É este exercício que permite planear os conteúdos, definir as mensagens-chave, estabelecer os métodos de gestão do ciclo de vida do cliente, desenhar a Brand Voice e medir os resultados.

A criação de páginas de social media tem sido uma das respostas mais comuns das empresas aos constrangimentos actuais. As redes sociais são, obviamente, um canal privilegiado de comunicação, pelo alcance e capacidade de geração de leads. A correcta exploração das mesmas obedece, contudo, a rigorosos parâmetros. No momento da escolha do canal, a empresa interroga-se sobre a rede social onde se encontram os seus clientes? Ou aquela que melhor reflecte o posicionamento offline que adoptou até ao momento? Prepara ou certifica-se que possui conteúdo de qualidade para partilhar com os seus seguidores? Estabelece uma estratégia que permita gerar leads e, posteriormente, conversões? A resposta a estas questões é, invariavelmente, negativa.

Nestes casos, a comparência digital (porque, efectivamente, não poderá ser apelidada de presença) tem um efeito nefasto. Ao invés de contribuir para o aumento dos canais de comunicação e de contacto com clientes e parceiros, o digital vem influir negativamente sobre a reputação da empresa, através de uma percepção de inércia, amadorismo e instabilidade.

O planeamento conjunto dos vários canais de comunicação é a única forma de mapear e assegurar a correcta gestão da customer journey. Esta é uma construção única em cada organização, que assenta nas especificidades do seu negócio, produto e consumidor. É com base na análise da mesma que deverão ser projectados os canais e conteúdos de comunicação apropriados.

Não se pretende, neste artigo, ser exaustivo na descrição desta jornada, mas antes demonstrar a forma como é da competência do marketeer construir um conjunto de ferramentas, interligadas e homogeneizadas, que permitam gerir e acompanhar o consumidor/cliente ao longo de todo o processo de aquisição.

O marketing de conteúdo é a principal estratégia de awareness e attraction da actualidade. É efectivada através de pull marketing, isto é, da criação e partilha de conteúdos textuais, imagéticos ou vídeo que não promovem directamente a marca, mas que atraem o seu público por se focarem nos seus interesses, problemas ou preocupações. As redes sociais e os blogs (que poderá estar integrado no website) são dois dos canais que poderão ser explorados para esta estratégia.

O website é o elemento chave da estratégia digital, cuja importância é transversal às várias etapas da customer journey. Este é o principal canal de aterragem, isto é, o local para onde os potenciais clientes são enviados através das redes sociais, das campanhas de Ads, da newsletter e do blog (nos casos em que o mesmo funciona separadamente), entre outros.

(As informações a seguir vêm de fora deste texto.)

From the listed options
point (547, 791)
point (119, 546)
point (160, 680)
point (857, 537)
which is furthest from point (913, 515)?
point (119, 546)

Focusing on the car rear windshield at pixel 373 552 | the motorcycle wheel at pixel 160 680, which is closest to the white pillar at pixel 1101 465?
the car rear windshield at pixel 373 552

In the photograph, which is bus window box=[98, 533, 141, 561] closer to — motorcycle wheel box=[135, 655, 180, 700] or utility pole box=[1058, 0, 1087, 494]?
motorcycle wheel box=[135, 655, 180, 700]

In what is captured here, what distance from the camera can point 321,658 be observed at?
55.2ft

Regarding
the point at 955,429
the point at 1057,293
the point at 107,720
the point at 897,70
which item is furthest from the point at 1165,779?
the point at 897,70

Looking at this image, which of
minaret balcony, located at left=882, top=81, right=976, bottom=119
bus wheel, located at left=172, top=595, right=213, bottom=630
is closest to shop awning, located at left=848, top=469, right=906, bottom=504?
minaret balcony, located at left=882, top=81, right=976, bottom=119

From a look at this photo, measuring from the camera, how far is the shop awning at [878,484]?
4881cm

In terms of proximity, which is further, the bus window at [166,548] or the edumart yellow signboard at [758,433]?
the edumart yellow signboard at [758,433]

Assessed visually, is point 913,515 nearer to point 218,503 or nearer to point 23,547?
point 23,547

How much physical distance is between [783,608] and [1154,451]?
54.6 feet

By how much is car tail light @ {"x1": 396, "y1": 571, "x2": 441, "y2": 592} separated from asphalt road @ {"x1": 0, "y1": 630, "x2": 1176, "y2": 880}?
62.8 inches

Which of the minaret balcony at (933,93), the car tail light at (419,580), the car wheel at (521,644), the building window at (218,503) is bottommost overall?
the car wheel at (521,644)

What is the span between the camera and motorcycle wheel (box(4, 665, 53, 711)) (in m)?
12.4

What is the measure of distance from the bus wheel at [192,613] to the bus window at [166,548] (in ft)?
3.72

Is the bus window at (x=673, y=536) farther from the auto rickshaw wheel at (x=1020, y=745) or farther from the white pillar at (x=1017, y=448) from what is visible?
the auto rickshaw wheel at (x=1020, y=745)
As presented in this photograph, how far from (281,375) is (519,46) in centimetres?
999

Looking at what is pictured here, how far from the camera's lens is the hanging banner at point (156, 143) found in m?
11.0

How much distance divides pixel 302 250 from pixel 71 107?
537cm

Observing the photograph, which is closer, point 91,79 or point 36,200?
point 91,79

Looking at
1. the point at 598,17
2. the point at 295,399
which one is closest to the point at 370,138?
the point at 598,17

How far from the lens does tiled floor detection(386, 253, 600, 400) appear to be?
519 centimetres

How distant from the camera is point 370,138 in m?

É neste espaço que são gerados os leads, traduzidos em subscrições da newsletter, no preenchimento do formulário de contacto ou na criação de uma conta, por exemplo. Inicia-se, posteriormente, a fase de acompanhamento do potencial cliente, que procura assegurar que o mesmo mantém o interesse despertado na marca e que, potencialmente, o transformará numa compra. A newsletter, as redes sociais, aqui focadas na divulgação de produtos e de serviços, e o sms marketing estão entre os principais meios de lead nurturing.

A jornada do cliente culmina na conversão. Traduz-se no acto de compra, no momento em que o potencial cliente se transforma em efectivo. Poderá acontecer no website, no caso das empresas que possuem um e-commerce próprio, num marketplace, ou offline, numa loja física ou reunião, dependendo da tipologia de actividade.

A comunicação, nas suas diversas esferas, é um fenómeno complexo, multidisciplinar e pensado a longo prazo. Não se coaduna com acções pontuais, desgarradas e inconsistentes. Obedece a princípios de regularidade, organização e integração. A ausência de qualquer um destes vectores da estratégia comunicacional, online e offline, resultará, inevitavelmente, na insustentabilidade da mesma.